It’s not often that the smallest branch of the federal government receives as much attention as the White House and the Capitol. This week, however, the spotlight is on the U.S. Supreme Court building – which is tucked away behind the Capitol next to the Library of Congress – as the Court hears three days of oral arguments on various challenges to the Affordable Care Act.
Predictably, the Court is not basking in the spotlight and will not change its rules against any sort of broadcasting of oral arguments. In a bow to the public attention, however, the Court has agreed to expedite the availability of audio recordings and transcripts of the arguments, which should be up on the Court’s web site within hours after the actual arguments.
Here’s a preview of what the arguments are about and what the Supreme Court is likely to do:
Day One: The Tax Anti-Injunction Act
Never heard of this Act? That may be because it dates back to just after the Civil War, when the federal government was concerned about challenges to taxes designed to fund reconstruction of the South. Basically, the Act prevents people from challenging a tax until after they’ve paid the tax. How does that relate to the Affordable Care Act? Well, the so-called individual mandate – the requirement to buy health insurance at the heart of the Affordable Care Act – is enforced by a “penalty” that is collected by the IRS via tax returns.
If the Supreme Court finds that this penalty is a tax under the Tax Anti-Injunction Act, the whole challenge to the Affordable Care Act would have to be delayed until someone pays that penalty. Since the penalty first applies in 2014, it won’t be paid until someone files their return in 2015. Certainly, a decision on this ground would be a huge anticlimax, but it would allow the Supreme Court to avoid being front and center on a huge campaign issue in an election year. However, it seems unlikely that the Court will let such an important national issue – one that affects virtually every American – remain up in the air for another three years or so.
Day Two: The “Individual Mandate”
This is the main event on most everyone’s fight card. While the Affordable Care Act calls this provision the “individual responsibility requirement,” everyone else is calling it an individual mandate because it requires almost everyone to have health insurance in effect or pay a penalty.
The legal issue is whether Congress has authority to impose this requirement. While it may seem hard to believe in this day and age, the federal government is supposed to be a government of limited powers, whereas the states have broad authority to enact laws for the public good. It didn’t get him too far, but that’s what Mitt Romney was trying to explain when he distinguished between his state, Massachusetts, requiring everyone to have health insurance, and the federal government doing the same thing.
The power Congress said it was exercising in imposing the individual mandate was its Constitutional power to “regulate commerce…among the several states.” Giving that power to the federal government makes sense, because otherwise the states could enact all sorts of conflicting regulations that might stifle what became the biggest market in the world.
Challengers say requiring someone to engage in commerce – that is, to buy health insurance – is an unprecedented exercise of power that goes beyond regulating commerce. Supporters start with the proposition that everyone needs health care, and thus will participate in this multi-trillion dollar segment of the economy. From there they argue that requiring everyone to have insurance is an essential part of regulating this economic activity: First, many of those who use health care but don’t buy insurance shift costs to everyone else and, second, there is no way to require insurers to issue coverage to everyone unless everyone is required to buy it (otherwise, people have an incentive to wait until they get sick to buy insurance).
Supporters also point to Congress’s power to levy taxes, saying that the penalty for not buying health insurance is a tax.

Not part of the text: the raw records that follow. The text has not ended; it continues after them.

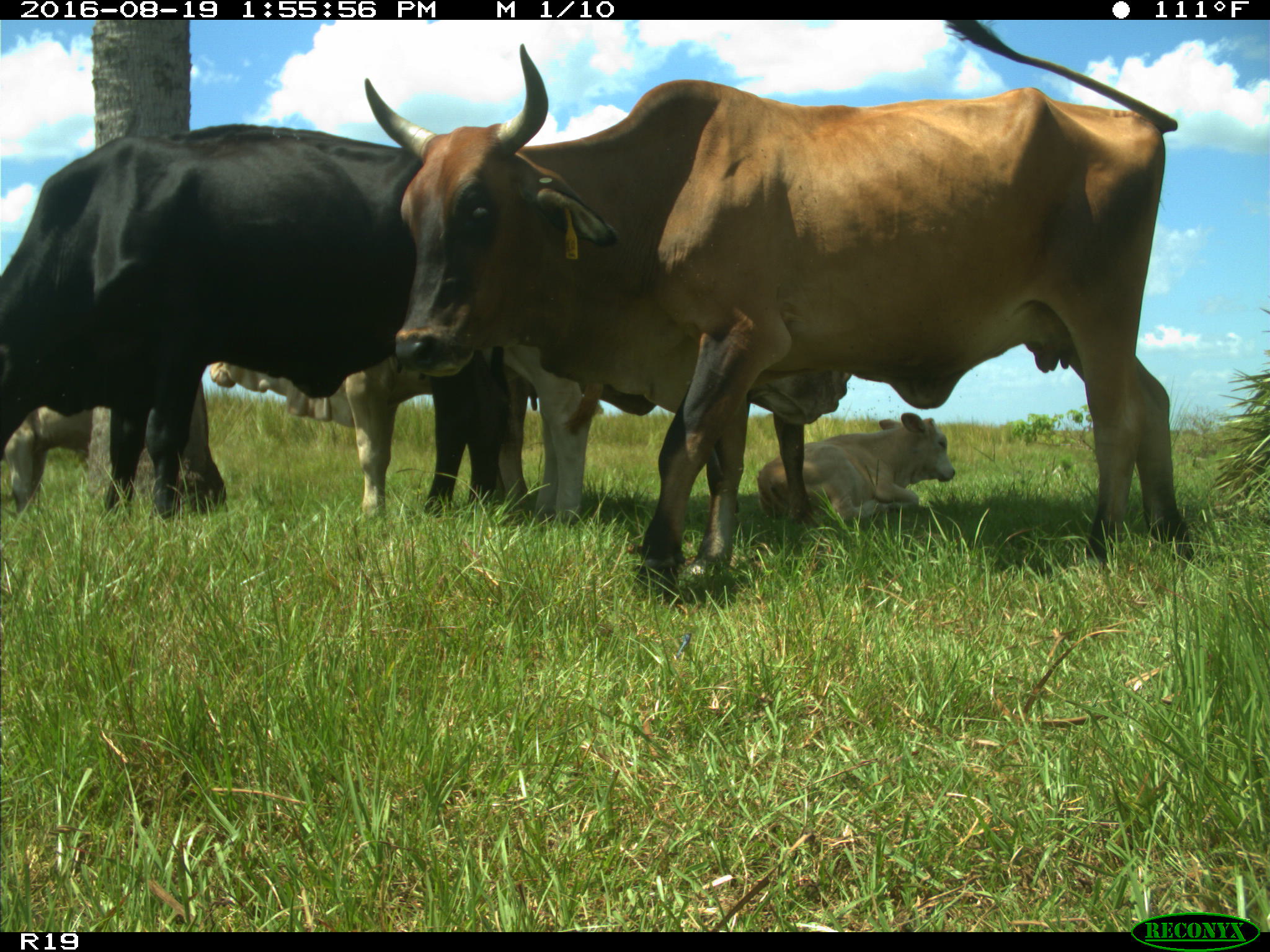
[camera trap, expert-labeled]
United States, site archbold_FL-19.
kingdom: Animalia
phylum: Chordata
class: Mammalia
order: Artiodactyla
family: Bovidae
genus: Bos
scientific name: Bos taurus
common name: domestic cow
Bos taurus (domestic cow).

Challengers say it’s not called a tax, and Congress and the President knew they couldn’t pass the law if it involved a new tax.
The Supreme Court has broadly interpreted Congress’s power to regulate commerce and levy taxes, and seems likely to do so here. The four Justices appointed by Presidents Clinton and Obama are likely to uphold the individual mandate, and the record of the Justice appointed by the first President Bush indicates that he will vote to overturn it. Only one additional vote is needed for a majority, and that is likely to come from the moderate Chief Justice appointed by the second President Bush, the moderate Justice appointed by President Reagan, or even the more conservative Justices appointed by those two Presidents (who have regularly upheld federal authority).
Day Three: Severability and Medicaid
If the Court does overturn the individual mandate, then it will have to decide whether Congress would have wanted the rest of the law to remain in place. The answer is likely to be “yes,” with the possible exception of the requirement that insurers issue coverage to everyone (because of the unwanted incentive mentioned above).
Finally, some states are arguing that the Affordable Care Act’s huge expansion in Medicaid goes too far in requiring them to spend more money. The federal government counters that the states are not required to spend the money unless they participate in the program, and that argument is likely to carry the day.
There has been a lot of speculation on how these complicated cases will be decided, and that is likely to spike during this week of oral arguments. Of course, we won’t know for sure until the Court issues its decision, which should be before July.
Bill Toman is a partner at Quarles & Brady LLP who specializes in insurance regulation and administrative law.